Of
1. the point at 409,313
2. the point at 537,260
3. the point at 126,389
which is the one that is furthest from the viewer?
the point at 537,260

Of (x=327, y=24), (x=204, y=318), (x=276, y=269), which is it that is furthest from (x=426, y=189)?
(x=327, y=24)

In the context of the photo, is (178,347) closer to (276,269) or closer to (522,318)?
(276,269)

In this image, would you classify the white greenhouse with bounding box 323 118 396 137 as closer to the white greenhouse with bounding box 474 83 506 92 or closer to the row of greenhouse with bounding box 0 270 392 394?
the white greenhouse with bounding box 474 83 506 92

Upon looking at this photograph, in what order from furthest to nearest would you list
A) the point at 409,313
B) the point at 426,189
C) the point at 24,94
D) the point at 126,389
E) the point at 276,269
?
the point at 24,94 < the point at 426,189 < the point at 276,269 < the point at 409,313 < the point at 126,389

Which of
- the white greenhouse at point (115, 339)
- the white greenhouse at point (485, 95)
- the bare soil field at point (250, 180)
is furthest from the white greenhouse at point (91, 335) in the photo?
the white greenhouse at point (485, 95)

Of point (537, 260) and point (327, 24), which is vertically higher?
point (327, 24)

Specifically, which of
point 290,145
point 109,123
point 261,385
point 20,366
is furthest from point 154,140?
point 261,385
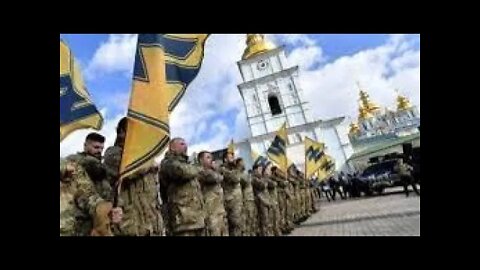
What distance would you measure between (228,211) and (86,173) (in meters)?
2.71

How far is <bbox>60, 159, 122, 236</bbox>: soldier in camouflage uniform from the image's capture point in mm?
3250

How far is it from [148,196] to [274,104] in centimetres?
3826

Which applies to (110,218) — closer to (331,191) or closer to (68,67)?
(68,67)

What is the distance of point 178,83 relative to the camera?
---------------
## Short task
Rewrite every line of the items above as a numbered list, skipping blank lines and leaving out the pictures.

## Answer in full
1. Of
2. 1. the point at 409,313
3. 2. the point at 537,260
4. 3. the point at 126,389
5. which is the one that is furthest from the viewer?
6. the point at 537,260
7. Of (x=327, y=24), (x=204, y=318), (x=276, y=269), which is it that is furthest from (x=426, y=189)?
8. (x=327, y=24)
9. In the context of the photo, is (178,347) closer to (276,269) or closer to (522,318)?
10. (276,269)
11. In this image, would you classify the white greenhouse with bounding box 323 118 396 137 as closer to the white greenhouse with bounding box 474 83 506 92 or closer to the row of greenhouse with bounding box 0 270 392 394?
12. the white greenhouse with bounding box 474 83 506 92
13. Upon looking at this photograph, in what order from furthest to nearest would you list
14. A) the point at 409,313
15. B) the point at 426,189
16. C) the point at 24,94
17. D) the point at 126,389
18. E) the point at 276,269
19. ?
20. the point at 24,94 < the point at 426,189 < the point at 276,269 < the point at 409,313 < the point at 126,389
21. Which of
22. - the white greenhouse at point (115, 339)
23. - the white greenhouse at point (485, 95)
24. - the bare soil field at point (250, 180)
25. is furthest from the white greenhouse at point (91, 335) in the photo?
26. the white greenhouse at point (485, 95)
27. Of point (537, 260) and point (327, 24), which is vertically higher?
28. point (327, 24)
29. Specifically, which of
30. point 290,145
31. point 109,123
32. point 261,385
33. point 20,366
34. is furthest from point 154,140?
35. point 261,385
36. What distance would you measure between (228,211) and (86,173) (in meters)?
37. 2.71
38. How far is <bbox>60, 159, 122, 236</bbox>: soldier in camouflage uniform from the image's capture point in mm?
39. 3250
40. How far is it from [148,196] to [274,104] in centimetres?
41. 3826
42. Which applies to (110,218) — closer to (331,191) or closer to (68,67)?
43. (68,67)
44. What is the distance of point 178,83 relative to the camera?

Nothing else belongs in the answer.